Category Archives: philosophy

Tim’s Comments on Software Testing and Scientific Research

Tim Van Tongeren commented on one of my recent posts, building on my thoughts on software testing and the philosophy of science. I like the correlation he made between more scripted testing and exploratory testing to quantitative vs. qualitative scientific research. When testing, what do we value more on a project? Tim says that this depends on project priorities.

He recently expanded more on this topic, and talks about similarities in qualitative research and exploratory testing.

Tim researches and writes about a discipline that can teach us a lot about software testing: the scientific process.

The Kick in the Discovery

“Why do you like software testing?” is a question that I get asked frequently. A phrase from Richard Feynman comes to mind. When Feynman was asked about how he felt about the reward of his Nobel Prize, he said one of the real rewards of the work he did was “the kick in the discovery.”1 This has stuck with me. As a software tester, I enjoy discovering bugs. I seem to be one of those people who enjoys seeing how a system works when stressed to its limits. I get a kick out of discovering something new in a system, or being one of the first people to use a new system. Scientists like Feynman fascinate me, and a lot of what they say resonates with my thoughts on testing. Software testing can learn a lot from scientific theory; the parallels are very interesting.

Exploratory Testing: Exploring Unintended Test Results

Many of the great scientific discoveries have come about by accident during a typical scientific process of conjecture and refutation. A controlled experiment is a movement towards proving the fallibility of a hypothesis. However, when an experiment has unintended consequences, some scientists do a great job handling things that don’t go according to plan. This often leads to great discoveries.

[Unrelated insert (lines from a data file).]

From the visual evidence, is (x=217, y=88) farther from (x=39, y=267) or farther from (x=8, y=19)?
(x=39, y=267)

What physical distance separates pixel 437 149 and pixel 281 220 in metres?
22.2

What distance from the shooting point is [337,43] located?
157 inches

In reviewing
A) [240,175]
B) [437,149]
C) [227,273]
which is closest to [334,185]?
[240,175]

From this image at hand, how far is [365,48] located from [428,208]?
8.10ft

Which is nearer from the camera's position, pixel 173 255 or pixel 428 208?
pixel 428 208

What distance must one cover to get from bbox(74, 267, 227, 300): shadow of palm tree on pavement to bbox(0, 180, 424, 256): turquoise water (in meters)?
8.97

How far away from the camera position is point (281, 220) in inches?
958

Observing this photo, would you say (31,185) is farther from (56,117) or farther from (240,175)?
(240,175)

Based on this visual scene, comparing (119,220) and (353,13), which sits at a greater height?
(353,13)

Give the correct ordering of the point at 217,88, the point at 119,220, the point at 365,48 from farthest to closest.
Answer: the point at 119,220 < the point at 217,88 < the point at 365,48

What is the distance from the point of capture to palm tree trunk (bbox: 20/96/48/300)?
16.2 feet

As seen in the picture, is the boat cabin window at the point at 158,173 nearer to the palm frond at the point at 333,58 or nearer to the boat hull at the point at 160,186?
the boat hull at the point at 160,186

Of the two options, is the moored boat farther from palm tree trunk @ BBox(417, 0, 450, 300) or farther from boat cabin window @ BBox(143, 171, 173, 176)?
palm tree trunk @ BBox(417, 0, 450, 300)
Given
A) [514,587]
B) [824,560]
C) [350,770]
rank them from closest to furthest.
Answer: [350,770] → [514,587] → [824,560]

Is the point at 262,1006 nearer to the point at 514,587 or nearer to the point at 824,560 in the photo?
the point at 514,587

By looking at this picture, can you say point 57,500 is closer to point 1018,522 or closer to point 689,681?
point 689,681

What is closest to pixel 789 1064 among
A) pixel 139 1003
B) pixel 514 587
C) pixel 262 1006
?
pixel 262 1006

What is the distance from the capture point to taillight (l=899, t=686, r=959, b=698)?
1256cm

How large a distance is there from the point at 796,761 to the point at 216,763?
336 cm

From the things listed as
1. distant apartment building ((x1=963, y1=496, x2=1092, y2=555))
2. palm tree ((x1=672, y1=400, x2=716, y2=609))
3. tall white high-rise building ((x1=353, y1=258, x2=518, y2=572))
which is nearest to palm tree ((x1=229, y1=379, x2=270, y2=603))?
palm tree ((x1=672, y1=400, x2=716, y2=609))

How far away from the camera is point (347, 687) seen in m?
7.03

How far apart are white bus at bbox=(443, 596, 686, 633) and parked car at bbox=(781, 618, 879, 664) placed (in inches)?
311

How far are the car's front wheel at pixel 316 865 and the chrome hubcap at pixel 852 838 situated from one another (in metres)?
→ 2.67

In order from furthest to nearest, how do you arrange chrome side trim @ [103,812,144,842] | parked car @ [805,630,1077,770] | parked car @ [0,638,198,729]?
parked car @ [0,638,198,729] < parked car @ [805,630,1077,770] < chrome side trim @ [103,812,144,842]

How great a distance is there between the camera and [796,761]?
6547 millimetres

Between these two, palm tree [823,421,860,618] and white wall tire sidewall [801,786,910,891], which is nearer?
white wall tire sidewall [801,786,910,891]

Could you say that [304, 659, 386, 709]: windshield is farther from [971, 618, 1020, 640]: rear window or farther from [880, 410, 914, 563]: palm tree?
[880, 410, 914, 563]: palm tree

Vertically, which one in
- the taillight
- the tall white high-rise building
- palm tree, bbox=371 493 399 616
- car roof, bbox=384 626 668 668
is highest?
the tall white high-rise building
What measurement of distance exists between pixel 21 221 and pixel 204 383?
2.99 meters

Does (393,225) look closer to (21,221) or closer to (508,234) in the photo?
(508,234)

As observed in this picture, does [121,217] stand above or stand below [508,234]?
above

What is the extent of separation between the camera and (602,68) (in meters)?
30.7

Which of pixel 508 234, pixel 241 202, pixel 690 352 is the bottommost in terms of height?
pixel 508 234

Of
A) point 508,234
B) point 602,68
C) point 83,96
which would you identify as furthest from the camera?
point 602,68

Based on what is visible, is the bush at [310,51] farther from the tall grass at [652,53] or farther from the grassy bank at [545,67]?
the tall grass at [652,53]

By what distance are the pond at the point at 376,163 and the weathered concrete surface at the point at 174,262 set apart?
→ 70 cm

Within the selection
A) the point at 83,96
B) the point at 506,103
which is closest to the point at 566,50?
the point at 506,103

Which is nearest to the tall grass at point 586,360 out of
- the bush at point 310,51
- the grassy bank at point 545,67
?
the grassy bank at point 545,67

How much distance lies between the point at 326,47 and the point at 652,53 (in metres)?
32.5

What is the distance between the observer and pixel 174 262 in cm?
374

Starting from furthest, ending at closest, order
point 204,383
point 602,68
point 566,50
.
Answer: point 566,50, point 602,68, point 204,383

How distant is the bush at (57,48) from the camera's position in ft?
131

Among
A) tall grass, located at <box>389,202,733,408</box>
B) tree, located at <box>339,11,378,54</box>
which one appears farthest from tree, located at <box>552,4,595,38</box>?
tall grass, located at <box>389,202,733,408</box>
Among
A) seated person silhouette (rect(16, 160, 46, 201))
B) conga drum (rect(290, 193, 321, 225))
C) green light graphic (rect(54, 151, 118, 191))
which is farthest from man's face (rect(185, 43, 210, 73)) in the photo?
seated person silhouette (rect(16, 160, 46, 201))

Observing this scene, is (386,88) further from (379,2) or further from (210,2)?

One parallel to software testing is Ernest Rutherford and his work in nuclear physics. (Someone who spent time “smashing atoms” sounds like someone who might be good at software testing.) Rutherford observed unintended consequences, built on other work and collaborated with peers. He saw unintended consequences in experiments done by his peers, and developed patterns of thought around what was being observed.

The work that eventually led to the discovery of the nucleus of an atom is an interesting topic for software testers to study. If those doing the experiment to push alpha particles through the gold foil had executed the experiment like routine-school testers, and had scripted the test case of firing the particles through the gold foil, and the expected results of all the particles having to go through the foil, would they have noticed the ones that bounced back? If so, what would they have done if the particles that bounced back weren’t in the plan, and weren’t in the experiment test script’s expected results? What if they were so focused on the particles that were supposed to go through the foil that they didn’t notice the ones that did not?

Not knowing exactly how much Rutherford and his colleagues had formalized the experiment, I can’t make any claims on exactly what they did. However, we see the results of the way Rutherford thought about scientific experimentation. What he and his colleagues observed changed the initial hypothesis, and subsequent experiments led to discovering the nucleus of the atom. They had an idea, tested it out, got unintended results and Rutherford explored around those unintended results. He found something new that contradicted conventional knowledge, but transformed the face of modern physics. Like a good exploratory tester, we might infer that Rutherford was more concerned with thinking about what he was doing than in following a formula by rote to prove his hypothesis.

Software testers don’t make discoveries that transform scientific knowledge, but the discoveries that are made can transform project knowledge. At the very least, these discoveries potentially save companies a lot of money. Bug discoveries are hard to measure, but every high-impact bug that is discovered and fixed prior to shipping saves the vendor money. Discoveries of high-impact bugs may be minimized by the team at first, but many times those discoveries are the difference between project success and failure.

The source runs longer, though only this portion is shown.